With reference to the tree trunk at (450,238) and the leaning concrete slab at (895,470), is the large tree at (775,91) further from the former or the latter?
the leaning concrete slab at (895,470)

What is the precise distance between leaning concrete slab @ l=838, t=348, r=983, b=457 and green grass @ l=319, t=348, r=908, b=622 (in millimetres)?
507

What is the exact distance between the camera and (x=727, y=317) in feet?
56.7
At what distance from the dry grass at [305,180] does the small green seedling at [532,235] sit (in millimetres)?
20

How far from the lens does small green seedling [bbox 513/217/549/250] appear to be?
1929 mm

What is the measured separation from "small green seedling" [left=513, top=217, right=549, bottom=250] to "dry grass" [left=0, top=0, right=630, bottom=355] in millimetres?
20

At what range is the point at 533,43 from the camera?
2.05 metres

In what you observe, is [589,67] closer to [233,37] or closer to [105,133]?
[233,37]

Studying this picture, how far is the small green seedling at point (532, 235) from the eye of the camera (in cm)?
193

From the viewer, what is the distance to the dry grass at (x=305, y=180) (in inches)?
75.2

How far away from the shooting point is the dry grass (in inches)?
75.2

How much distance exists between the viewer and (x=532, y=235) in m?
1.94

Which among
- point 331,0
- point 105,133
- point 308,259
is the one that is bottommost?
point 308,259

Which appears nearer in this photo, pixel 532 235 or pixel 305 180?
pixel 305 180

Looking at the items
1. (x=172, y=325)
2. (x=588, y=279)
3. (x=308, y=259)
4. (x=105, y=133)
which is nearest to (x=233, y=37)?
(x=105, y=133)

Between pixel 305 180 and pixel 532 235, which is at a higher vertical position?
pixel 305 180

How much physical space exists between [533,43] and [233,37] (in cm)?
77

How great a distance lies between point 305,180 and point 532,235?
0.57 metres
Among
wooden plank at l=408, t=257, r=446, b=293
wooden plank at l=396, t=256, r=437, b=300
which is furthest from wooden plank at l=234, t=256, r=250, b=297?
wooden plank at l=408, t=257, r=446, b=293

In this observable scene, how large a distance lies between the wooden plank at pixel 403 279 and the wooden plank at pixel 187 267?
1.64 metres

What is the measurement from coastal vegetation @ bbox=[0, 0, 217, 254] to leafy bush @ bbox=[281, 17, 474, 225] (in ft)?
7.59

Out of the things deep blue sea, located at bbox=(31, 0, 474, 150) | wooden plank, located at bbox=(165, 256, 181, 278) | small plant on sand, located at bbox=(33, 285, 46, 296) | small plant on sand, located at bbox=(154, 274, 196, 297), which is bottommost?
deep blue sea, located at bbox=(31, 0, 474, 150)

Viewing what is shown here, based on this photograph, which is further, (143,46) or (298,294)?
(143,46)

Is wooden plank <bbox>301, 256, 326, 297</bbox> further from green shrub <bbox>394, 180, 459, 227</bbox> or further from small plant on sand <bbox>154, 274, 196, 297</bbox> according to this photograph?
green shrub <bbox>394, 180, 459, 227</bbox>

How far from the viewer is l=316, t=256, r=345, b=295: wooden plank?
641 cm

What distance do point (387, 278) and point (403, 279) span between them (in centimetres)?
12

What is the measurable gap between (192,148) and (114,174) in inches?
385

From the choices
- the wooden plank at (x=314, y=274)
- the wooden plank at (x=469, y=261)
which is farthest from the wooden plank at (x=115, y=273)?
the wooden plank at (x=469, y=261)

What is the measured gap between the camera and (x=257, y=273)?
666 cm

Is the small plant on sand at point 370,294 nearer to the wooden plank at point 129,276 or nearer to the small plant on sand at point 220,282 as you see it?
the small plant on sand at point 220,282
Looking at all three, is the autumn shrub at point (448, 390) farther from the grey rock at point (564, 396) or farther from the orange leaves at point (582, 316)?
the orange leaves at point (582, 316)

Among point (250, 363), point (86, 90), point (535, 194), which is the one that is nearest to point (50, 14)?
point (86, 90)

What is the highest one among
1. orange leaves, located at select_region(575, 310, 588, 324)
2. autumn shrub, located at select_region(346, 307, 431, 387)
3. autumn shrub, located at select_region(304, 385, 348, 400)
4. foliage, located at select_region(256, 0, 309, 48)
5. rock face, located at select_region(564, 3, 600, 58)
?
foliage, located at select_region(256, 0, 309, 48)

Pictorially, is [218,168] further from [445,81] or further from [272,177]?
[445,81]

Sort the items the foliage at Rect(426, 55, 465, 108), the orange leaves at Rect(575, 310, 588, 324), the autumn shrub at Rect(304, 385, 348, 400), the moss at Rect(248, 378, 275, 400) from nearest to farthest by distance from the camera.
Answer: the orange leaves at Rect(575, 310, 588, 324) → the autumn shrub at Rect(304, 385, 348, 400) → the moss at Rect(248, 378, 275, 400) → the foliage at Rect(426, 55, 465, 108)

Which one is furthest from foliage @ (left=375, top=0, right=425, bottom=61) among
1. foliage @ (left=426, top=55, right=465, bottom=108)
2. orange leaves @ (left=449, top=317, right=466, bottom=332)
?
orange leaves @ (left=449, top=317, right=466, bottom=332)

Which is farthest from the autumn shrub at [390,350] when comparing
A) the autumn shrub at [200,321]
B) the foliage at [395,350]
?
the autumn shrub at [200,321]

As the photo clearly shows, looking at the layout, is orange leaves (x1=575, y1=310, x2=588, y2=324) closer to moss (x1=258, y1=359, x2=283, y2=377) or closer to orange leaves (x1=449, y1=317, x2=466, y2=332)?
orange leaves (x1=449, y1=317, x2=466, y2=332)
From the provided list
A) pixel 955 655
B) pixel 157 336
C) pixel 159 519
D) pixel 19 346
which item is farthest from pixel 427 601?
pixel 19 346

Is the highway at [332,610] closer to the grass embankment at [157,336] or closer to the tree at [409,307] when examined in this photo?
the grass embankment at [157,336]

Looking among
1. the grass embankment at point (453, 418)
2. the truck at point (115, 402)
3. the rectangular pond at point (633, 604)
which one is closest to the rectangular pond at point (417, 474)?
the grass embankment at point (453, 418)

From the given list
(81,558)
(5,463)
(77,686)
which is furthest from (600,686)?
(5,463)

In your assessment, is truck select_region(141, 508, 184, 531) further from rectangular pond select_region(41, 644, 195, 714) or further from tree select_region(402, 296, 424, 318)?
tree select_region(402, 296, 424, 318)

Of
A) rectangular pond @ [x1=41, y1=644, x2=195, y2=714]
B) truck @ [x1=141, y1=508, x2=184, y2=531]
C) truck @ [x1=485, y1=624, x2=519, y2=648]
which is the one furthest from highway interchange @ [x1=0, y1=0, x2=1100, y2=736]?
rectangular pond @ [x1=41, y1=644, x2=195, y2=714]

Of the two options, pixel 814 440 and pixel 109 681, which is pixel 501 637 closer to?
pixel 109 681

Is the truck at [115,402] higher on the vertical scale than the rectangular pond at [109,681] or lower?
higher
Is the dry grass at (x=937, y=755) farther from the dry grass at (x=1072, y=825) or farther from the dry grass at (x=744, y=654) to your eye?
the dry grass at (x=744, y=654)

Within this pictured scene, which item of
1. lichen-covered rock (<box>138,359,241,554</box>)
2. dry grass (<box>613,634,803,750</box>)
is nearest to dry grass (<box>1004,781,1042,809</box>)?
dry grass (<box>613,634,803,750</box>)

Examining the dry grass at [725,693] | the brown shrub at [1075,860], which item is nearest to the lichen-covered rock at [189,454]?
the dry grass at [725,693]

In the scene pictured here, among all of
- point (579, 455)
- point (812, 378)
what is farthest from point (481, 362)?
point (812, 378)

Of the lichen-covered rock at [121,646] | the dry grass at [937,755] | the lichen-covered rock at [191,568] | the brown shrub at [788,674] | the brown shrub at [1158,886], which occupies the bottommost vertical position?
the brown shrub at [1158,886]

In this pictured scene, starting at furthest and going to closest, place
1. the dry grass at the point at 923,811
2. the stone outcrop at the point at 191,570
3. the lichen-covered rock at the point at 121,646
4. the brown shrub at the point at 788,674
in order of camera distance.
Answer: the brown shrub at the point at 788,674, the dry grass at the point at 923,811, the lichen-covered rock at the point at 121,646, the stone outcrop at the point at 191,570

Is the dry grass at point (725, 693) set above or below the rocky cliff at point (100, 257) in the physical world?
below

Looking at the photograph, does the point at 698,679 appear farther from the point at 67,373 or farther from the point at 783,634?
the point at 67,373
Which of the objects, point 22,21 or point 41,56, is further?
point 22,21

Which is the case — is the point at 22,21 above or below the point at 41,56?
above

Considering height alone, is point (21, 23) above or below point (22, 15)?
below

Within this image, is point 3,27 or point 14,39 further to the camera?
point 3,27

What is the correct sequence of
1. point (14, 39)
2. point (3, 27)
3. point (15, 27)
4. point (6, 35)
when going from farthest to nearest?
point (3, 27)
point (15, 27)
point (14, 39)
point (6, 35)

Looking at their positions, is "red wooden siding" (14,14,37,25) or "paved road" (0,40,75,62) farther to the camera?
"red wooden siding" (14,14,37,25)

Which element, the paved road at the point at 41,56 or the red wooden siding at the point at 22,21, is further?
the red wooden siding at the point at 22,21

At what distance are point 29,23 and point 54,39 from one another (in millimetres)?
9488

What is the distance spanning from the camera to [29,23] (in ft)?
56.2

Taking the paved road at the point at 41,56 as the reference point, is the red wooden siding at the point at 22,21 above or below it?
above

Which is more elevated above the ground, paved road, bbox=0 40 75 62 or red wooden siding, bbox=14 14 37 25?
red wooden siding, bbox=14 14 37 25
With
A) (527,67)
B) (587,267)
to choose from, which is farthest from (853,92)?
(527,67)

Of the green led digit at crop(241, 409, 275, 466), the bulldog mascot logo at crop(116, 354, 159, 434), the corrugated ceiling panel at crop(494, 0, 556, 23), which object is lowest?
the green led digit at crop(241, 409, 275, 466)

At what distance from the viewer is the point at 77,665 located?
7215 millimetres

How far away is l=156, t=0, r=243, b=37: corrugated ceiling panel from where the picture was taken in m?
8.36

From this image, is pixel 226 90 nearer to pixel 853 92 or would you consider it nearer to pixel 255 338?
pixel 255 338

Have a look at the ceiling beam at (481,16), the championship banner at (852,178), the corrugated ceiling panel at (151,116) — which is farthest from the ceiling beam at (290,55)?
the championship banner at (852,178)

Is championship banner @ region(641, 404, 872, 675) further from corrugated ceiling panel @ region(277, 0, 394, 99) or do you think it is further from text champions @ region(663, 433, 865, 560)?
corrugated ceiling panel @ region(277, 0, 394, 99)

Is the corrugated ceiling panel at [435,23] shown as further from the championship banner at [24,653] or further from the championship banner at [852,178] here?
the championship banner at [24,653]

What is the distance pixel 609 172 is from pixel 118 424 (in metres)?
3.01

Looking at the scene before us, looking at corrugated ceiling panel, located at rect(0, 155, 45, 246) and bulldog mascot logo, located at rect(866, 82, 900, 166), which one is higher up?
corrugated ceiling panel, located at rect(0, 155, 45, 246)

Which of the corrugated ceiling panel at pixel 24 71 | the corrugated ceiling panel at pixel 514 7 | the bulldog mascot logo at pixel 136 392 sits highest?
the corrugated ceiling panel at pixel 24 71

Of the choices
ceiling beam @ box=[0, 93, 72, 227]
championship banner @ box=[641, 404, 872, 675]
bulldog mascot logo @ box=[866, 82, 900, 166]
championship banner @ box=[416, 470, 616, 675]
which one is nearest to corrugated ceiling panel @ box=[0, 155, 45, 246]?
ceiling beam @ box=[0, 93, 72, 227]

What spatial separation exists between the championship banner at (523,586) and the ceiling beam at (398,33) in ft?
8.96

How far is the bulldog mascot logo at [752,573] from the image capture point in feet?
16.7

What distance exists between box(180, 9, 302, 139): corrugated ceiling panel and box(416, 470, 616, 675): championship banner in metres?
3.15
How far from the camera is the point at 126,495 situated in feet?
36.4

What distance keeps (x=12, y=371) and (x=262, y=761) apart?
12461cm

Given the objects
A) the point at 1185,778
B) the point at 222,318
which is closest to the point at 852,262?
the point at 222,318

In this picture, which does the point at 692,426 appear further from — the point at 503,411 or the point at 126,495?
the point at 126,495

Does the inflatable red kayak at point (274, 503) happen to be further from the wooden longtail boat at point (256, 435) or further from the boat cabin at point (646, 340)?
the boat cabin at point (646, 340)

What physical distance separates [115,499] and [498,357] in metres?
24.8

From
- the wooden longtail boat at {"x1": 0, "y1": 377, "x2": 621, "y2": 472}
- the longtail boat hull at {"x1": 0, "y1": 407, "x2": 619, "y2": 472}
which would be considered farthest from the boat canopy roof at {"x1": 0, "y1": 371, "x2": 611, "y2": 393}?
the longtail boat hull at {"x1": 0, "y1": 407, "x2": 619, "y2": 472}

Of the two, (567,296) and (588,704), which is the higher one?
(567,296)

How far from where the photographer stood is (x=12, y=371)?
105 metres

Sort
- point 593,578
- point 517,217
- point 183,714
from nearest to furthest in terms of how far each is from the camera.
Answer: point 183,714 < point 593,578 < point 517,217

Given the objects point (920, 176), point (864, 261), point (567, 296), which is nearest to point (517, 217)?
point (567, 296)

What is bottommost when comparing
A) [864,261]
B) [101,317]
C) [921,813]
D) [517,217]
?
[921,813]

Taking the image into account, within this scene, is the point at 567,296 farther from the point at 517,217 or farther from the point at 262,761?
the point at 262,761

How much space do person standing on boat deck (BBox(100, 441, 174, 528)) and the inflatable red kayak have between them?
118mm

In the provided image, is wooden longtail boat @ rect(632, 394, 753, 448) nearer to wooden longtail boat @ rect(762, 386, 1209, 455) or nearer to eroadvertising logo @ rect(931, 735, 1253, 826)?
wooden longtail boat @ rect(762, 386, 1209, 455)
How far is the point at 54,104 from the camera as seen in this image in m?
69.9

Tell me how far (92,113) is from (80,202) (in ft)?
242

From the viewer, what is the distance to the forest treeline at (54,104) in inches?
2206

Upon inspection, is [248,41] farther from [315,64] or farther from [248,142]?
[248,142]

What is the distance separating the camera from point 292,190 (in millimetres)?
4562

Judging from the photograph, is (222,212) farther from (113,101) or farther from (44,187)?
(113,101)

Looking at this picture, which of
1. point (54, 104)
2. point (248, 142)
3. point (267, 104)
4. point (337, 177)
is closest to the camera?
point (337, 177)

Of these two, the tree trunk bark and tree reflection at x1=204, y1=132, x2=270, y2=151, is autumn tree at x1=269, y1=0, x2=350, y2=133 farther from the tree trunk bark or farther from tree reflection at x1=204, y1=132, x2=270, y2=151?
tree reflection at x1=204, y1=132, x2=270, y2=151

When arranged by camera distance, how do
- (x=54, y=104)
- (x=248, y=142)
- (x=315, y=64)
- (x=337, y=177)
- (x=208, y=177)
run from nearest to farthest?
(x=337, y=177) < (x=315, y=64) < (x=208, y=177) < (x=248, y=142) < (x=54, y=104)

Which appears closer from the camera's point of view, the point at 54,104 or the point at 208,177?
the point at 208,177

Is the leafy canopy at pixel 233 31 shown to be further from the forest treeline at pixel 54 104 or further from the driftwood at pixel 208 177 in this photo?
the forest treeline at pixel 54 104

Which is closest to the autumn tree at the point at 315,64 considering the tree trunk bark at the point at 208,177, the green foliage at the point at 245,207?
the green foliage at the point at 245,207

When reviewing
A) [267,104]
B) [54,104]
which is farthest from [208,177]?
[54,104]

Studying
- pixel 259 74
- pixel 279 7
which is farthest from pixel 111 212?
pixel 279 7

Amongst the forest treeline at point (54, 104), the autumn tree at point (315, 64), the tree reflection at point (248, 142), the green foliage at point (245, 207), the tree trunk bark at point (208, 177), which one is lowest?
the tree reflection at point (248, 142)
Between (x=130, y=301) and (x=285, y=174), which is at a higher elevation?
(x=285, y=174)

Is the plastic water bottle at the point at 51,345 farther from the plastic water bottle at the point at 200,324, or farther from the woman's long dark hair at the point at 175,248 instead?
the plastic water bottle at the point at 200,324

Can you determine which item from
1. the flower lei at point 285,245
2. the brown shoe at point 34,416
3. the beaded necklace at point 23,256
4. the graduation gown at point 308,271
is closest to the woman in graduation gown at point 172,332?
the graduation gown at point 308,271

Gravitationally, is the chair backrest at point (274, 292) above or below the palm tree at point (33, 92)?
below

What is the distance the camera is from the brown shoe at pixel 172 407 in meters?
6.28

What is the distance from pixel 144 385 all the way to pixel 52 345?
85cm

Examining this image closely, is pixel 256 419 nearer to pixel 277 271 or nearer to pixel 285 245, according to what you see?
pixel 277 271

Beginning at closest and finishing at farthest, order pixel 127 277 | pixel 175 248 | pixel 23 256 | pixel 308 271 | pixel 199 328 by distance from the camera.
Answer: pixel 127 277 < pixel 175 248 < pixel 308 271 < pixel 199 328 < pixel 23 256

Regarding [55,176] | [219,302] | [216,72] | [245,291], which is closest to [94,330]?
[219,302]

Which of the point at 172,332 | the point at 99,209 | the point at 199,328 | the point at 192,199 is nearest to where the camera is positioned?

--------------------

SCOPO DEL COMPITO -> Riporta il tratto che va dalla riga contenente "Gravitationally, is the" fino alla fine delle voci, sostituendo "camera" con "lens" e lasciando invariato tutto il resto.

RISULTATO DELL'ESERCIZIO ->
Gravitationally, is the chair backrest at point (274, 292) above or below the palm tree at point (33, 92)?
below

What is the distance the lens is from the brown shoe at pixel 172 407 in meters?
6.28

What is the distance from pixel 144 385 all the way to pixel 52 345?
85cm

Examining this image closely, is pixel 256 419 nearer to pixel 277 271 or nearer to pixel 285 245, according to what you see?
pixel 277 271

Beginning at closest and finishing at farthest, order pixel 127 277 | pixel 175 248 | pixel 23 256 | pixel 308 271 | pixel 199 328 by distance from the lens.
Answer: pixel 127 277 < pixel 175 248 < pixel 308 271 < pixel 199 328 < pixel 23 256

Regarding [55,176] | [219,302] | [216,72] | [245,291], which is closest to [94,330]?
[219,302]

Which of the point at 172,332 | the point at 99,209 | the point at 199,328 | the point at 192,199 is nearest to where the lens is positioned?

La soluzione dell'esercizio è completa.